Out of the Shadows: Why Avril Coleridge-Taylor Merits to Be Listened To

This talented musician continually felt the weight of her parent’s reputation. Being the child of Samuel Coleridge-Taylor, among the prominent English composers of the turn of the 20th century, Avril’s name was enveloped in the lingering obscurity of history.

The First Recording

Not long ago, I contemplated these memories as I made arrangements to record the first-ever recording of the composer’s concerto for piano composed in 1936. Boasting impassioned harmonies, expressive melodies, and confident beats, Avril’s work will provide audiences fascinating insight into how she – a composer during war born in 1903 – imagined her reality as a female composer of color.

Past and Present

However about the past. One needs patience to adjust, to perceive forms as they actually appear, to tell reality from misrepresentation, and I was reluctant to face the composer’s background for a while.

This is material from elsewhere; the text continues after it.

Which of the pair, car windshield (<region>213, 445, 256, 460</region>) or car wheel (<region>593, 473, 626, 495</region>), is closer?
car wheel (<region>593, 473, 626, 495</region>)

I deeply hoped her to be following in her father’s footsteps. To some extent, that held. The idyllic English tones of Samuel’s influence can be observed in several pieces, for example From the Hills (1934) and Sussex Landscape (1940). But you only have to examine the names of her father’s compositions to see how he identified as not just a standard-bearer of UK romantic tradition but a advocate of the African heritage.

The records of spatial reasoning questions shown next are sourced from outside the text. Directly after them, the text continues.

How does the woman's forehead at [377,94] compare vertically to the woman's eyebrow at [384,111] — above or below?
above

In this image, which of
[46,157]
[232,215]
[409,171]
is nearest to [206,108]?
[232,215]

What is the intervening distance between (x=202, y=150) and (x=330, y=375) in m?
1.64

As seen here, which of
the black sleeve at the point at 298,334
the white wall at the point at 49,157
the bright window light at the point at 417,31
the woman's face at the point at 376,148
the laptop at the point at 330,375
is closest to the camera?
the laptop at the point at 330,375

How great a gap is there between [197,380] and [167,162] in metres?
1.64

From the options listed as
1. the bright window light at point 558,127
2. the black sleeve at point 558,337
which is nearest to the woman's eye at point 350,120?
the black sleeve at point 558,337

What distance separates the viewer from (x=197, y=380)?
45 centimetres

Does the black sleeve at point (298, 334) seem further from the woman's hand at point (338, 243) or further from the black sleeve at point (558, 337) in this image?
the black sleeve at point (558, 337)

This was where father and daughter began to differ.

The United States evaluated Samuel by the brilliance of his art instead of the colour of his skin.

Parental Heritage

During his studies at the renowned institution, her father – the child of a parent from Sierra Leone and a British mother – started to lean into his African roots. Once the African American poet the renowned Dunbar came to London in 1897, the young musician was keen to meet him. He adapted Dunbar’s African Romances into music and the subsequent year used the poet’s words for a musical work, Dream Lovers. Then came the choral work that made him famous: Hiawatha’s Wedding Feast.

Based on this American writer’s The Song of Hiawatha, this composition was an international hit, especially with Black Americans who felt vicarious pride as the majority judged Samuel by the excellence of his music rather than the colour of his skin.

Activism and Politics

Recognition did not temper his activism. During that period, he participated in the First Pan African Conference in London where he met the prominent scholar this influential figure and observed a range of talks, including on the oppression of African people in South Africa. He was a campaigner until the end. He maintained ties with early civil rights leaders including Du Bois and Booker T Washington, delivered his own speeches on racial equality, and even talked about issues of racism with the American leader on a trip to the US capital in 1904. Regarding his compositions, reminisced Du Bois, “he wrote his name so high as a creative artist that it will endure.” He succumbed in 1912, at 37 years old. Yet how might the composer have made of his offspring’s move to travel to South Africa in the 1950s?

Conflict and Policy

“Daughter of Famous Composer shows support to S African Bias,” appeared as a heading in the Black American publication Jet magazine. Apartheid “appeared to me the right policy”, the composer stated Jet. When pushed to clarify, she revised her statement: she did not support with apartheid “as a concept” and it “should be allowed to work itself out, overseen by good-intentioned people of every background”. Had Avril been more aligned to her parent’s beliefs, or raised in the US under segregation, she could have hesitated about apartheid. However, existence had shielded her.

Background and Inexperience

“I hold a British passport,” she stated, “and the authorities never asked me about my background.” Thus, with her “light” appearance (as Jet put it), she floated within European circles, supported by their admiration for her renowned family member. She gave a talk about her parent’s compositions at the Cape Town university and conducted the broadcasting ensemble in the city, programming the bold final section of her Piano Concerto, titled: “In remembrance of my Father.” While a confident pianist herself, she avoided playing as the soloist in her concerto. Rather, she always led as the maestro; and so the apartheid orchestra performed under her direction.

The composer aspired, in her own words, she “could introduce a change”. Yet in the mid-1950s, things fell apart. Once officials became aware of her mixed background, she had to depart the nation. Her British passport failed to safeguard her, the UK representative urged her to go or face arrest. She came home, embarrassed as the scale of her innocence dawned. “This experience was a hard one,” she expressed. Compounding her disgrace was the release in 1955 of her ill-fated Jet interview, a year after her unceremonious exit from South Africa.

A Common Narrative

Upon contemplating with these legacies, I perceived a familiar story. The narrative of holding UK citizenship until it’s challenged – one that calls to mind African-descended soldiers who fought on behalf of the UK in the global conflict and survived only to be refused rightful benefits. And the Windrush generation,

Francisco Sherman
Francisco Sherman

A passionate gamer and strategy expert with years of experience in competitive gaming and content creation.